Manhattan Neighbors for Safer Telecommunications had the great pleasure of interviewing Dr. Stephanie McCarter at the Environmental Health Center (EHC) in Dallas.

Not only is Dr. McCarter someone who has years of experience treating people who are electrically sensitive, she herself came into the field of Environmental Medicine because of her own problems with electromagnetic fields. She came to the Environmental Health Center initially herself as a patient. So, her direct personal experience with electrical sensitivity is of tremendous value to patients, as she can relate to their symptoms, and knows from personal experience how to lower sensitivity with the methods originally pioneered by Dr. William Rea at EHC.
As she explains, electromagnetic fields create cell membrane instability, so a focus is on building up the body with what is needed to support cellular stability, including magnesium, oxygen, fish oils, etc. She also pays careful attention to the microbiome to restore it to balance. At the EHC, patients are also desensitized to foods, molds, chemicals, as well as to the specific frequencies to which the patient is reacting. Dr. McCarter stresses one must look at each situation individually.
Dr. McCarter is especially concerned about what is happening to children socially from tech overuse today, about the growth in sleep disorders, which she and her colleagues find is often simply due to having WiFi on in the home overnight, and the ignorance in the population about risks posed by wearing radiating devices, like cell phones, on the body.

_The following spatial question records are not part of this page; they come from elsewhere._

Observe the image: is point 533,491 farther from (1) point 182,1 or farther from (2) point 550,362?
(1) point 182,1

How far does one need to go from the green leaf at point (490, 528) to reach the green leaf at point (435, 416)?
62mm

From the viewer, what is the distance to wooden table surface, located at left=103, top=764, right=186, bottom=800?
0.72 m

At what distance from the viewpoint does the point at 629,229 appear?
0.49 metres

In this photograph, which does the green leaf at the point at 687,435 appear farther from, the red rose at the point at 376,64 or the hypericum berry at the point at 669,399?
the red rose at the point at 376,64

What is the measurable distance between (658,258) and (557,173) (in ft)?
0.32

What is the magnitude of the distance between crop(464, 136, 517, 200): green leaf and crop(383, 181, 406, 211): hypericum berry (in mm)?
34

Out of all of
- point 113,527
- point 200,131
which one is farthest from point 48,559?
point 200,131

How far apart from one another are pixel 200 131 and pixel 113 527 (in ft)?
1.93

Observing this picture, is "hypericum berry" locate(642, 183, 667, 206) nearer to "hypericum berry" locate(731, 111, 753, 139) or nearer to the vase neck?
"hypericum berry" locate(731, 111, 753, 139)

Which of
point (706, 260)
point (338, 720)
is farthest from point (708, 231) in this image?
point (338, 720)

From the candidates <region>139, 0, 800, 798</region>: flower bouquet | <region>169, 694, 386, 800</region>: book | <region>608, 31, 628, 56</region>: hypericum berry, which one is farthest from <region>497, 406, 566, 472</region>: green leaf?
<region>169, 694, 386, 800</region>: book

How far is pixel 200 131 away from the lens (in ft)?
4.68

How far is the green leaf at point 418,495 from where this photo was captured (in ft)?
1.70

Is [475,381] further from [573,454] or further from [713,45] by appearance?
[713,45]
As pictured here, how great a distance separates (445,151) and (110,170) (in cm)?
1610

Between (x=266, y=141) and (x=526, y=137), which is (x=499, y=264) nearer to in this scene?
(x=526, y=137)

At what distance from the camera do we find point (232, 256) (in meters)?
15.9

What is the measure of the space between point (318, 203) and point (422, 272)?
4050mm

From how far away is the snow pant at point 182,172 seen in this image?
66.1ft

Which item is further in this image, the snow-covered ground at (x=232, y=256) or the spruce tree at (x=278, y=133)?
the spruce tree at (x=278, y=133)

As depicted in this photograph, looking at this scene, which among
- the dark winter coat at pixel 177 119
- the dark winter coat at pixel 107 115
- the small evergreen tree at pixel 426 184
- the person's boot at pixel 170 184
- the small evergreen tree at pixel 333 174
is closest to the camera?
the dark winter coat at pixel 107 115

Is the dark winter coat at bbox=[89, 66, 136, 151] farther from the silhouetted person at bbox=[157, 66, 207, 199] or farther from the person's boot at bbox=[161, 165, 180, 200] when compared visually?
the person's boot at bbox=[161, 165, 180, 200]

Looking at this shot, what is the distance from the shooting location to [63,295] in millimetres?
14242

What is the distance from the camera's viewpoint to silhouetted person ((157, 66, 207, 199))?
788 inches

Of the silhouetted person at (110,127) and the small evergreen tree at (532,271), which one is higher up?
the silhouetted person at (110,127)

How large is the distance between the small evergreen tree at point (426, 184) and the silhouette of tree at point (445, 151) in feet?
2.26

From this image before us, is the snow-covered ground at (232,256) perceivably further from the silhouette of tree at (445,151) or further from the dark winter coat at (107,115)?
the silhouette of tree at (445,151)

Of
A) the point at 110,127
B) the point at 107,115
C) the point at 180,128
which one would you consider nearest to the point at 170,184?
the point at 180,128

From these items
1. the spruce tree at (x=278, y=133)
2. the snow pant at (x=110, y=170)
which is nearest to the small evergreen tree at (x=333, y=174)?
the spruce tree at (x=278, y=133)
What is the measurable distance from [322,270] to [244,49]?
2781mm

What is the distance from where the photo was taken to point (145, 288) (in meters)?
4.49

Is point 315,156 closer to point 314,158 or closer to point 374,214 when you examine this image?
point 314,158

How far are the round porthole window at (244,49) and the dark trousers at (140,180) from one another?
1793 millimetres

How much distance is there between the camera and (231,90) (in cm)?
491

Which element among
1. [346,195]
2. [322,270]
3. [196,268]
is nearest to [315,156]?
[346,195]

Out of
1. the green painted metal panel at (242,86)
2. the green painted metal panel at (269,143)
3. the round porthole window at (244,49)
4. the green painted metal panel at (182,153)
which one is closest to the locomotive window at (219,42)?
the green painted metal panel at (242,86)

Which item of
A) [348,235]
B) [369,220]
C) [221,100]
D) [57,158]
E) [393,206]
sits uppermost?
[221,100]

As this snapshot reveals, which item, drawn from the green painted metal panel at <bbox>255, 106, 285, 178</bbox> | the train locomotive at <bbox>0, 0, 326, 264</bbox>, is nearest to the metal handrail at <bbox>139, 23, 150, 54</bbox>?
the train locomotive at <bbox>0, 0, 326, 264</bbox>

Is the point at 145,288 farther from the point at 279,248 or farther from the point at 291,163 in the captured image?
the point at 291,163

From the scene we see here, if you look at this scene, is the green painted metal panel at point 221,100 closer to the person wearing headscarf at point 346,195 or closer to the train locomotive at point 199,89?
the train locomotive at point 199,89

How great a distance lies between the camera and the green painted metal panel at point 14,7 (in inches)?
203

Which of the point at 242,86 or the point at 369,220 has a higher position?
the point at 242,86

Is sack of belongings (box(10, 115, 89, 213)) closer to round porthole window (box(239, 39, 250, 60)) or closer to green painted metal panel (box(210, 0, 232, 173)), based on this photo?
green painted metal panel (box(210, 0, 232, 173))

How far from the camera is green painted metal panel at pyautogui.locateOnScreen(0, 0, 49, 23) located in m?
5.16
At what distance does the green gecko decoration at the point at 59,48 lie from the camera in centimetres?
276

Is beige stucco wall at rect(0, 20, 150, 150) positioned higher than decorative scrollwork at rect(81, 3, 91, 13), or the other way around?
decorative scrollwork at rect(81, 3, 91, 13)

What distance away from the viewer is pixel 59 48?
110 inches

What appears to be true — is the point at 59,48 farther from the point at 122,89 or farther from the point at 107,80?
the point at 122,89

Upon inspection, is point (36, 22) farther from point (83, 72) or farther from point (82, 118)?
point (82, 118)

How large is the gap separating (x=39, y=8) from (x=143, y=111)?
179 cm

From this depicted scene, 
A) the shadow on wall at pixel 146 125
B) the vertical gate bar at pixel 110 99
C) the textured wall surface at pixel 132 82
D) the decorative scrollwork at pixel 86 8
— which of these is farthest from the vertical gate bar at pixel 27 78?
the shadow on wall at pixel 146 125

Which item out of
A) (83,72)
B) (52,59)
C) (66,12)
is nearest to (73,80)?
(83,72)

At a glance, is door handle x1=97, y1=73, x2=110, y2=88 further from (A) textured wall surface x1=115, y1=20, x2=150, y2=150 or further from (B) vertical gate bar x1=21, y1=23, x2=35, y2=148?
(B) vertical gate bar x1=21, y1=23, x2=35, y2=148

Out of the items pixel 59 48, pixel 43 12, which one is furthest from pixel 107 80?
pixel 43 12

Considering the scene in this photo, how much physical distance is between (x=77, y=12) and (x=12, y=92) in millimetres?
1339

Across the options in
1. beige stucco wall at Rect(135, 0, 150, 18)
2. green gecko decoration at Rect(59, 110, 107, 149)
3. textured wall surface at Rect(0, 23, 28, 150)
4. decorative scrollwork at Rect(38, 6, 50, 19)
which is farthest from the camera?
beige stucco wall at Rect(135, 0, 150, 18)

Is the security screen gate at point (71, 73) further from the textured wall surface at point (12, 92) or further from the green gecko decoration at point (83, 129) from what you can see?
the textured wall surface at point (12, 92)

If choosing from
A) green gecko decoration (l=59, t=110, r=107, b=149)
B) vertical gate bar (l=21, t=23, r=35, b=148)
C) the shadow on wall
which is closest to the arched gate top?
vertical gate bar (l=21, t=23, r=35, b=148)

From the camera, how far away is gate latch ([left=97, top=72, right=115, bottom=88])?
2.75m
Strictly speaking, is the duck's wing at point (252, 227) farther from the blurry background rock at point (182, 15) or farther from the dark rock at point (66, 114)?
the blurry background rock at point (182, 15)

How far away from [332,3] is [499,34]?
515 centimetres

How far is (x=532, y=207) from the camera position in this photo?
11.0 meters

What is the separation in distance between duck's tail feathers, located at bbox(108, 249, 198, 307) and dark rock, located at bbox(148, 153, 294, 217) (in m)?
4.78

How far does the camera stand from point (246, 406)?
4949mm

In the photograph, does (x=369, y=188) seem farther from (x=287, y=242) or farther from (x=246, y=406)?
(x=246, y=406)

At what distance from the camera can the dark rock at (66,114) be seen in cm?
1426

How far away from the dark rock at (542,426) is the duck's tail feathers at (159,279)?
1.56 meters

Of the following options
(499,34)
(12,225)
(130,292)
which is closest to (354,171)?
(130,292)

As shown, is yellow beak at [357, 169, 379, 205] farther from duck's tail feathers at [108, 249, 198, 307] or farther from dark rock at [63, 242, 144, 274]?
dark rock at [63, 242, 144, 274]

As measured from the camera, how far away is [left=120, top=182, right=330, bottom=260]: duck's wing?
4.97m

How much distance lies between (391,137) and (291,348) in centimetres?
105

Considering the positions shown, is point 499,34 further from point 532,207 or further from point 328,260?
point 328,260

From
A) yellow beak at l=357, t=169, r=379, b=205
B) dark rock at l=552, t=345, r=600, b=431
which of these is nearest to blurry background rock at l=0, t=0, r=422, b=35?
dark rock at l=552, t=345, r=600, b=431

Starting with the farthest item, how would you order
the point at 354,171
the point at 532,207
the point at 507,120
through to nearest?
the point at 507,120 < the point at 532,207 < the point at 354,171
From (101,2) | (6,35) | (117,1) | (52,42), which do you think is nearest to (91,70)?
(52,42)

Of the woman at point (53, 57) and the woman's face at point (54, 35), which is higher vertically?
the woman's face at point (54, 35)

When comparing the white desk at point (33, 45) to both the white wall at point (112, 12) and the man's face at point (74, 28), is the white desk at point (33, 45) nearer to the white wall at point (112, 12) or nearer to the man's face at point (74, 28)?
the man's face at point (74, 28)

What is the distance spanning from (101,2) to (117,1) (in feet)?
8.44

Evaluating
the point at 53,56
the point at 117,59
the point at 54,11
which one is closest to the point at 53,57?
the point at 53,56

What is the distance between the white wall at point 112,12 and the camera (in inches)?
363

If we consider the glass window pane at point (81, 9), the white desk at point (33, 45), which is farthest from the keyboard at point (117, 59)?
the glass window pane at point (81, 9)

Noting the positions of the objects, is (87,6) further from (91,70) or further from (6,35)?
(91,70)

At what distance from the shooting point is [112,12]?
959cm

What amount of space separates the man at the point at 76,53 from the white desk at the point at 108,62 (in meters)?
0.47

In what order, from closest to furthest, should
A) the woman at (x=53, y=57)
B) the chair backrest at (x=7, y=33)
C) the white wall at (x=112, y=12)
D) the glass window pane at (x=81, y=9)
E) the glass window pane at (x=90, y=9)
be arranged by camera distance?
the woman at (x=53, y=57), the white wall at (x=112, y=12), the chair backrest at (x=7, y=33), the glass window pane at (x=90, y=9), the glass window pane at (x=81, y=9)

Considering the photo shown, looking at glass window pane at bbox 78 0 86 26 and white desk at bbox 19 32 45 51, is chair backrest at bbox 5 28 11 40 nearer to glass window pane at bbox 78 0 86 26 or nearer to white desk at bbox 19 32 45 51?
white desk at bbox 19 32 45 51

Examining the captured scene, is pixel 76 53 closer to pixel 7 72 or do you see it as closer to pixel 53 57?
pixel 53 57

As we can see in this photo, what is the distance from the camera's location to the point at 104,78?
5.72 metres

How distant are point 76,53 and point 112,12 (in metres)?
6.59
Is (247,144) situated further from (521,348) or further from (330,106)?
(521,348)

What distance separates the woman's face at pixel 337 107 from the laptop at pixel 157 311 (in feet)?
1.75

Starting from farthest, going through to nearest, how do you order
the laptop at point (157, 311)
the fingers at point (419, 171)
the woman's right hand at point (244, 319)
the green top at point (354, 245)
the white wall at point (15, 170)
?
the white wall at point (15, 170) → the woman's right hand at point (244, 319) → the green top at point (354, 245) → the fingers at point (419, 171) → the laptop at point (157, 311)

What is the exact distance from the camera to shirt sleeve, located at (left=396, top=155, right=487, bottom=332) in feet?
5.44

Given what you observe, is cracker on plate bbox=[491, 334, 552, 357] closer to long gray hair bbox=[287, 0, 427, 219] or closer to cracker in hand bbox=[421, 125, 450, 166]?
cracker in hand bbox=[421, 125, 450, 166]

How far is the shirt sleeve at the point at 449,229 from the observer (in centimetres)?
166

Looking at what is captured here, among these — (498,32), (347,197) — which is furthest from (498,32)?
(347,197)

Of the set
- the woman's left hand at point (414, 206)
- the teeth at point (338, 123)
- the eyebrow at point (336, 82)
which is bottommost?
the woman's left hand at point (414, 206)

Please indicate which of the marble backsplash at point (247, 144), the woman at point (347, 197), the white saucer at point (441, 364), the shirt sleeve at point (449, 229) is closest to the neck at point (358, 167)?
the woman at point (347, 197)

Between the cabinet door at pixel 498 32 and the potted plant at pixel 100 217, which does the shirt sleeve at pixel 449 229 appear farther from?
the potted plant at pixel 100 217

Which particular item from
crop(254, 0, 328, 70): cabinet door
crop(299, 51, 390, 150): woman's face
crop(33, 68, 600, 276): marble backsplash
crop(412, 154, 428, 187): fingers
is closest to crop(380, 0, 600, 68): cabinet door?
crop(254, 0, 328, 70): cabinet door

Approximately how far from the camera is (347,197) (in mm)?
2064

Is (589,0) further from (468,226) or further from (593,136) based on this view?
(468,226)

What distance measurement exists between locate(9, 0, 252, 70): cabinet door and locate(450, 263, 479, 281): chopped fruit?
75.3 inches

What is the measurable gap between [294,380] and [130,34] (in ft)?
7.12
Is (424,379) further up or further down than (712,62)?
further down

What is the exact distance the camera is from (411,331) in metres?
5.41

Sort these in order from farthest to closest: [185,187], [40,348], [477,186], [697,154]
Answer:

In addition, Dr. McCarter discusses special problems in our increasingly wireless world with the use of metal in the body—such as dental amalgams, titanium implants and metal mesh, increasingly used in surgeries. She is also especially concerned about plans being pushed in different states now to allow wireless companies to use local utility and street light infrastructure to place high-intensity small cell antennas in residential neighborhoods.